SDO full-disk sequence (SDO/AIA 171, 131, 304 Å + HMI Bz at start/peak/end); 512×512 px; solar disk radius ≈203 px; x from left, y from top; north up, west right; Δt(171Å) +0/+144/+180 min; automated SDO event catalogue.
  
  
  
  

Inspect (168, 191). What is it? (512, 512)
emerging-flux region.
■ ■ ■ ■
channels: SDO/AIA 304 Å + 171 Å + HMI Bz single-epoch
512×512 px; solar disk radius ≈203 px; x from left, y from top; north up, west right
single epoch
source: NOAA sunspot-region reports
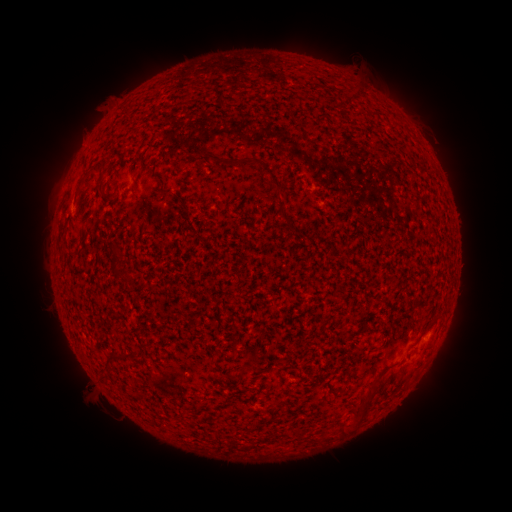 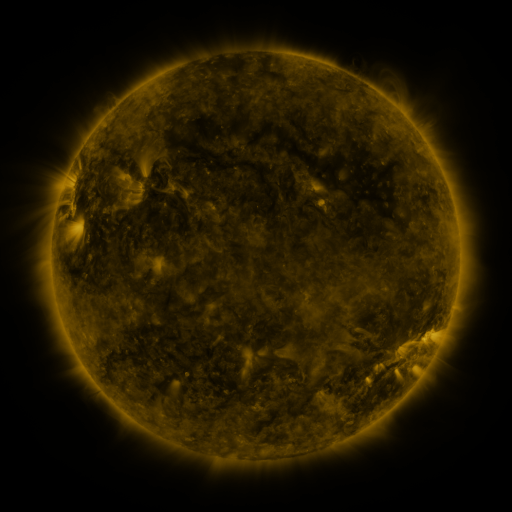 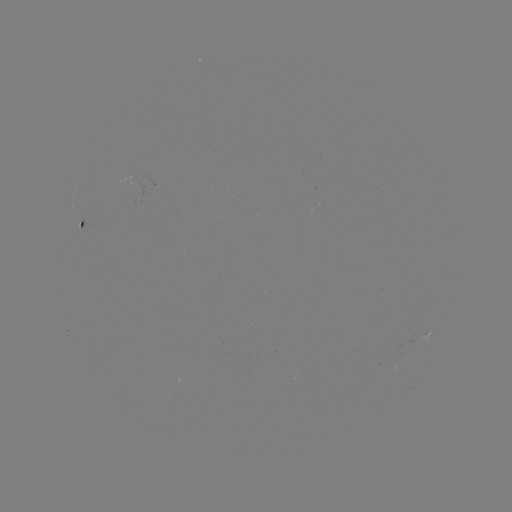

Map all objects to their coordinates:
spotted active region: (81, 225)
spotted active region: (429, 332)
■ ■ ■ ■
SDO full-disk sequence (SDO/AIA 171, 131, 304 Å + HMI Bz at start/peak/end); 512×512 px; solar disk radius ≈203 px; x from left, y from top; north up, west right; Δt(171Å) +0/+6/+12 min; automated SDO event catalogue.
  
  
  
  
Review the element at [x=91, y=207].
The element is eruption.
■ ■ ■ ■
§ AIM OF THE TASK
Lay out the lines of the records as a Markdown table with the columns "Row" and "Line", starting with the line containing "channels: SDO/AIA 304" and going on through the line containing "spotted active region: (429, 332)", skipping any blank lines. Leave the pictures out.

§ SOLUTION BELOW
| Row | Line |
|---|---|
| 1 | channels: SDO/AIA 304 Å + 171 Å + HMI Bz single-epoch |
| 2 | 512×512 px; solar disk radius ≈203 px; x from left, y from top; north up, west right |
| 3 | single epoch |
| 4 | source: NOAA sunspot-region reports |
| 5 | Map all objects to their coordinates: |
| 6 | spotted active region: (81, 225) |
| 7 | spotted active region: (429, 332) |